FCC chairman Richard Wiley said "less than one-half of one per cent of the nation's 8,500 broadcast stations are owned by black Americans" and that other minorities have similar low levels of ownerships, statistics he called "very disturbing."
Government, industry and financial officials attended the sessions called, according to Hooks, "to bring together those who feel they are aggrieved" to make known their complaints.
Hooks proposed during the conference that the FCC require advance public notice when a broadcast station is bring sold so minorities will have a chance to bid for it.
Hooks said not only minorities but the public in general is unaware when a station is being sold and that minority parties particularly have compained that many of the most desirable properties are disposed of through an "old boy network" of station owners, brokers and station owner.
Paul Yates, president of the Sheridan Broadcasting Corp. and Mutual black Radio, called for congressional legislation that would improve opportunities for minorities to increase ownership in the broadcast industry. He said a committee of black owners was meeting with the Black Caucus to discuss such legislation.
Yates, also citing the existence of "good old boy" relationship among owners of major broadcast stations, said his company attempted to purchase "a major station in a major market" only to be told it wasn't for sale. It was sold to someone else a short time later, however, he said.
Rene Anselmo of Spanish International Communications Corp. chagred that broadcast ratings agencies and advertising agencies "don't want to know blacks exist, don't want to know Spanish-Americans exist . . . They are horrendously discriminatory and prejudiced."

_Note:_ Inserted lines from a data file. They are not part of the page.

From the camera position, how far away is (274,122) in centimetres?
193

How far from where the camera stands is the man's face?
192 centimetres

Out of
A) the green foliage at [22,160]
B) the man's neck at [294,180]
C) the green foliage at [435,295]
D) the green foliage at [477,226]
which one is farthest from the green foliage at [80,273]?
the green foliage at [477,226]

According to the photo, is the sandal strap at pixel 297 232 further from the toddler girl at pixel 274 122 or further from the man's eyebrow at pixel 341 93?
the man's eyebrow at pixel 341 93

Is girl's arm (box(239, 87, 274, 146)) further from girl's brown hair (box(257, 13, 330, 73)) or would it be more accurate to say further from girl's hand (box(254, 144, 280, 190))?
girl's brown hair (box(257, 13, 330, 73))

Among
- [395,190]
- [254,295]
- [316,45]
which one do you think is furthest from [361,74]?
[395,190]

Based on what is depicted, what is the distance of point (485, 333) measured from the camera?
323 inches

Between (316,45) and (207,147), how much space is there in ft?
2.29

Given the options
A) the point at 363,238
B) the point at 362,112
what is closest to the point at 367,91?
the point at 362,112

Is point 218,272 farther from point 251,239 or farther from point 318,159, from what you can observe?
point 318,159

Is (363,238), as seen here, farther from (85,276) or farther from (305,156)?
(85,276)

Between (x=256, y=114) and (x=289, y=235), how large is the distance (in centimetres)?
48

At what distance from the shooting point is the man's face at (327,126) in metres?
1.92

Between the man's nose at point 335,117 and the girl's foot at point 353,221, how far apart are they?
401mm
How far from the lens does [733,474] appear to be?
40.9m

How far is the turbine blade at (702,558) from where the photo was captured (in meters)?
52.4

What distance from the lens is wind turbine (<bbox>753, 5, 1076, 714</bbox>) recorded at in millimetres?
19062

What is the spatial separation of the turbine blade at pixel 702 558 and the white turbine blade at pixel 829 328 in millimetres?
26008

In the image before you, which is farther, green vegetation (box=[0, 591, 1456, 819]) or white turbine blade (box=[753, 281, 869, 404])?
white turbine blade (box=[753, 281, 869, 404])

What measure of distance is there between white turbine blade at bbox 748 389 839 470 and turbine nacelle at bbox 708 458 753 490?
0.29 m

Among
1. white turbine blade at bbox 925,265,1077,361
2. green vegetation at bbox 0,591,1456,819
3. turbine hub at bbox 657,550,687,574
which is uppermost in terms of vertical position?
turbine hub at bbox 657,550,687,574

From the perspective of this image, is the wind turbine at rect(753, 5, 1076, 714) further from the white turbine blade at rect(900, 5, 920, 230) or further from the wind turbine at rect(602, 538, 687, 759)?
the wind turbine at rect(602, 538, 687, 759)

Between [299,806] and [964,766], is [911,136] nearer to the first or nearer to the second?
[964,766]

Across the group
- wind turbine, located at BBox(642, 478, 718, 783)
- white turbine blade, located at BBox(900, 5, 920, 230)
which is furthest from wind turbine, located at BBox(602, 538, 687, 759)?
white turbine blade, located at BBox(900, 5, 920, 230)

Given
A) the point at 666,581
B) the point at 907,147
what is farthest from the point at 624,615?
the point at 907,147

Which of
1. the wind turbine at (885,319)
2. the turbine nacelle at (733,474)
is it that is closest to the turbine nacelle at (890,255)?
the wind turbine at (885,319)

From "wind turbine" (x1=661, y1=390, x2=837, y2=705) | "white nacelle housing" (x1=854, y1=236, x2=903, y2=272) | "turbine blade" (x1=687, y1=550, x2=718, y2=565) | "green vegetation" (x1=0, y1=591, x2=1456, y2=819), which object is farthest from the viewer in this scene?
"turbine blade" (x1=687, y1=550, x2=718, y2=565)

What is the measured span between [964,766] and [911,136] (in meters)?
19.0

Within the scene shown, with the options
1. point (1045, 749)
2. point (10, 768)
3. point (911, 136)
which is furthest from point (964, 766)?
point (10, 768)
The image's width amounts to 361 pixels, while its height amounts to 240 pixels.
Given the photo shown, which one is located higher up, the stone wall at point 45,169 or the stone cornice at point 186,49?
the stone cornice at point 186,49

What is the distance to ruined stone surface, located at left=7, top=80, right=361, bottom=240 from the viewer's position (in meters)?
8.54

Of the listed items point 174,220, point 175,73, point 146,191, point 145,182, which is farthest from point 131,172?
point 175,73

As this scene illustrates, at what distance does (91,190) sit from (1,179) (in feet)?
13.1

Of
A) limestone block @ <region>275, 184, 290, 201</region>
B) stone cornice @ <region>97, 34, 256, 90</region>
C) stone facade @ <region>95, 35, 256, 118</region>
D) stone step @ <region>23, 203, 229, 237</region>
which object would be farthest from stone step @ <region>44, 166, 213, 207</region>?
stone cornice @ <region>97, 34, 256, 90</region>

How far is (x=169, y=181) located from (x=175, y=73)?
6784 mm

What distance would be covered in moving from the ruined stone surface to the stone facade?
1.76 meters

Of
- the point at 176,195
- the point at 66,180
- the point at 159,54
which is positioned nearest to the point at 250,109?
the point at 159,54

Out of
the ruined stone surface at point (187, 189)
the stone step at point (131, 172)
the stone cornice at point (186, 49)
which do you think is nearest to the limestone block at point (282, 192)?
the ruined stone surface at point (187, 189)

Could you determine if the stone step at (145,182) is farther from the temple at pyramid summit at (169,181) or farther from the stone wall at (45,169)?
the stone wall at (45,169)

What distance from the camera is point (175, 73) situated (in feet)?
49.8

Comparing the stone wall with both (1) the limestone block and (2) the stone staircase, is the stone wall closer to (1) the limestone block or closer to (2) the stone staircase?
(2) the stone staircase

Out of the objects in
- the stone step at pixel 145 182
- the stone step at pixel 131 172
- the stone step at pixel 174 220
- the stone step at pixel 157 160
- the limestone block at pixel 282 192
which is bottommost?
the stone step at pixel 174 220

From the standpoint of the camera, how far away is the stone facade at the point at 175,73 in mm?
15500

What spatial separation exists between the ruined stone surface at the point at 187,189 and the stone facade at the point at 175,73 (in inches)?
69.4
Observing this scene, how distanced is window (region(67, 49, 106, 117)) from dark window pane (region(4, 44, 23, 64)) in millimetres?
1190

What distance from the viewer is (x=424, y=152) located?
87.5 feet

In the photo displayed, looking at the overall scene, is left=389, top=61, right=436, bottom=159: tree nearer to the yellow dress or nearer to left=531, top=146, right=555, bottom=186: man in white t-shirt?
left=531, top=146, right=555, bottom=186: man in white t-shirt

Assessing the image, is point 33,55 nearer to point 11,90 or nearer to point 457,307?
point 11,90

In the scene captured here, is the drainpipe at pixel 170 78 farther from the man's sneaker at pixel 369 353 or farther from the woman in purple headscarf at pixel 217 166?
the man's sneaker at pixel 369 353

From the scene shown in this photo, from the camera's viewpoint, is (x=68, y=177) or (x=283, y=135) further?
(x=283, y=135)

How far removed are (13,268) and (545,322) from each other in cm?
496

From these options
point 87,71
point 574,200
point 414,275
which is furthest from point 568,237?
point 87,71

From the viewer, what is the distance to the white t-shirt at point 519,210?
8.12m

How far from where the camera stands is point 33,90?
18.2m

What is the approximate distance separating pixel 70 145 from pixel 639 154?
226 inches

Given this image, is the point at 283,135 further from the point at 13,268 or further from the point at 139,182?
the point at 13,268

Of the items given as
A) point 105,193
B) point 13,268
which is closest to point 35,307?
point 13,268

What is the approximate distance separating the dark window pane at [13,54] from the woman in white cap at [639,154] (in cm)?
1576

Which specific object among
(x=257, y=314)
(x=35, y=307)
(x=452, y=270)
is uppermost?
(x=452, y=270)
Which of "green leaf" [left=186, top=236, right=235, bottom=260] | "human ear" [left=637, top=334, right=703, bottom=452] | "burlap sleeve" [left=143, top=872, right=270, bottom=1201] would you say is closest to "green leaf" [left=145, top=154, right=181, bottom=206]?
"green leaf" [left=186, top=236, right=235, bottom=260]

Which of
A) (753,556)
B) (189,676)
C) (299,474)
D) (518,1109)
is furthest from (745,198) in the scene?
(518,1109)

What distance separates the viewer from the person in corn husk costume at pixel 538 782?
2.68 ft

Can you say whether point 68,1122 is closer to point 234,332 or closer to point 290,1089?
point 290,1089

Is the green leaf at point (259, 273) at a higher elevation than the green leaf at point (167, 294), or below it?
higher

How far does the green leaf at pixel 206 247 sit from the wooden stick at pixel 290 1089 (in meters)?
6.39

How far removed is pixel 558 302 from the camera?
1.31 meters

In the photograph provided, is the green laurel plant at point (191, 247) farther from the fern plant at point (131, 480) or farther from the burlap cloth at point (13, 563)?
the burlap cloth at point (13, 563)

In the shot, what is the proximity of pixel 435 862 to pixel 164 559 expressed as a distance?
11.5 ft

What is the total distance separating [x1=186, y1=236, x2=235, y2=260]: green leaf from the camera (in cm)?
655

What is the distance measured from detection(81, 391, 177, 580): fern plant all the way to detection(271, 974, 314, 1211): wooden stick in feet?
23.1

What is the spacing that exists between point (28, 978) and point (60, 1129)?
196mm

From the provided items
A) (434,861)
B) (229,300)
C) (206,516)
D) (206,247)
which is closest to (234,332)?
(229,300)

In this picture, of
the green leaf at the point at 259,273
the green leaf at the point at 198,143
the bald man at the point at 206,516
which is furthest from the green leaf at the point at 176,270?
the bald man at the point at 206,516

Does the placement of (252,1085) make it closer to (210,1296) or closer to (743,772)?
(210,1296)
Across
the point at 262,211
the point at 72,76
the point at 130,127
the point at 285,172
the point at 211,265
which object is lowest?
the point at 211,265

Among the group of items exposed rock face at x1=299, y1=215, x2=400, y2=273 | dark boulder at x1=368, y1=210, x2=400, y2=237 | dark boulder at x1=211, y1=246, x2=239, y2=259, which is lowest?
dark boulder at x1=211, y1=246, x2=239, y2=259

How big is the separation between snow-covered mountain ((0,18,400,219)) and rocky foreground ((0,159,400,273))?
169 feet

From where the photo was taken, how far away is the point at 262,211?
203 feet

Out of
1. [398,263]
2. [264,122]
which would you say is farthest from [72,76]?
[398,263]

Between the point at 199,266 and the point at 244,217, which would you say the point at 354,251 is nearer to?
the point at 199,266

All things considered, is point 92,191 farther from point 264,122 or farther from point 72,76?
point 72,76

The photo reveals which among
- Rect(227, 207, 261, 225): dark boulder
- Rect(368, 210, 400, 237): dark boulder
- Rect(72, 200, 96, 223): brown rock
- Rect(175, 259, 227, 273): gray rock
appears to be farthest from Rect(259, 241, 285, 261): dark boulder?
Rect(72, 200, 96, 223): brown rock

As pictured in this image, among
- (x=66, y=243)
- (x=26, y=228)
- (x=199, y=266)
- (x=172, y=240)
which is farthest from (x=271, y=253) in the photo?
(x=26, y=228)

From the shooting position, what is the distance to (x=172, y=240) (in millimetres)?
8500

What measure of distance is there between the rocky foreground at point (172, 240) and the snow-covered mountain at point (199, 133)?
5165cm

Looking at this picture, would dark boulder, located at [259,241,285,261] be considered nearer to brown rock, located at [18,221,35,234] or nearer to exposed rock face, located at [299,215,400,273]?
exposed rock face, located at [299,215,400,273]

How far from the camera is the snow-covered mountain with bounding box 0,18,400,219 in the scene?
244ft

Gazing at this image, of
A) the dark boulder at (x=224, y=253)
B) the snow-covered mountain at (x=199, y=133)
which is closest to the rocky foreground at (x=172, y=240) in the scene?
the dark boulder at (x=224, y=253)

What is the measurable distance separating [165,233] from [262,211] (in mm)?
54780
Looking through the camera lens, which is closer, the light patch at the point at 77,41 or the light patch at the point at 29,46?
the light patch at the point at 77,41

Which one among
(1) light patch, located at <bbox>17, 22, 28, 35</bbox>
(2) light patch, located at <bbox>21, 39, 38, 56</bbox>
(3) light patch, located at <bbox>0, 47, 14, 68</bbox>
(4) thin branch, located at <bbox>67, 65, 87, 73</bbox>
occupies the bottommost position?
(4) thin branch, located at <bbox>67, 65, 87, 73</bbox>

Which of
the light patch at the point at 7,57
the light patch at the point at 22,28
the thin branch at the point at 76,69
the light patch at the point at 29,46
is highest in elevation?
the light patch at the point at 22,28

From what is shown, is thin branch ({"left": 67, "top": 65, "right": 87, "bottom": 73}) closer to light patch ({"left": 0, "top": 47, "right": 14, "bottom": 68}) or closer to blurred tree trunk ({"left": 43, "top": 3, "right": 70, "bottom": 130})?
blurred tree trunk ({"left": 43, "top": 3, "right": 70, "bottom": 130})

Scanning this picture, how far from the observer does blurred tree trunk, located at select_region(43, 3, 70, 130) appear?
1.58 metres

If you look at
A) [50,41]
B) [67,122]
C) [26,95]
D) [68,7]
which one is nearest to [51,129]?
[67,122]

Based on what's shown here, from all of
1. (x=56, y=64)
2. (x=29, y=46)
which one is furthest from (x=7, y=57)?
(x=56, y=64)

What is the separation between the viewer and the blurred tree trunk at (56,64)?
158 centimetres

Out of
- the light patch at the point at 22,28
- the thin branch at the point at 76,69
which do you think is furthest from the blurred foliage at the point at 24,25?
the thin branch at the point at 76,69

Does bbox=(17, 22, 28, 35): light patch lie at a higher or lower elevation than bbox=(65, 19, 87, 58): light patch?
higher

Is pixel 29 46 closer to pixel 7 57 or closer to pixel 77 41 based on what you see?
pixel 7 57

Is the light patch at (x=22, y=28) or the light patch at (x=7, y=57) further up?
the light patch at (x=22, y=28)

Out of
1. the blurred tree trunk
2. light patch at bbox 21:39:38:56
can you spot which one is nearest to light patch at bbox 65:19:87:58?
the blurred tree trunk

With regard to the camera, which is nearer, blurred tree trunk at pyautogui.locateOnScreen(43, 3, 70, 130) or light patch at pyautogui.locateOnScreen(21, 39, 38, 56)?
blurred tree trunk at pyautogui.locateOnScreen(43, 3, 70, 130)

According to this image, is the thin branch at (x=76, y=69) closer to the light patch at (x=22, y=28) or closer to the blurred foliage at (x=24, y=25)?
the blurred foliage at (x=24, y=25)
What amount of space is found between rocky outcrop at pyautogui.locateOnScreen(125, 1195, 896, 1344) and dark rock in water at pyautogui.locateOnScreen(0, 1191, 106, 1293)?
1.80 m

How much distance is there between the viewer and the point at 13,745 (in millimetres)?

R. R. Ridgeway of the Arbitron Rating Service said his agency is working to improve its methods of testing to take into account minority listeners. Richard Joners, senior vice president of J. Walter Thomspon and Co., read a letter from the company's president instructing that special efforts be made to place advertising with minority broadcasters, but said the ad agency "is not spending its own money. It is spending the money of its clients."
Anselmo said minorities should be given "the same liberal treatment given the original guys who got in this business . . . It was easy to get in the broadcast business 20 years ago." by the FCC. He also call for a "positive attitude."
Curtis T. White, a Washington lawyer, criticized the FCC for what he called a "curious neutrality" toward increasing minority ownership and called for "an affirmative action plan for ownership rights by the FCC."
Hooks said the attitude of "neutrality" no longer exists, while another FCC official said that a research contract recently had been let by the FCC to studey minority problems. "We hope to find remedies," hesaid.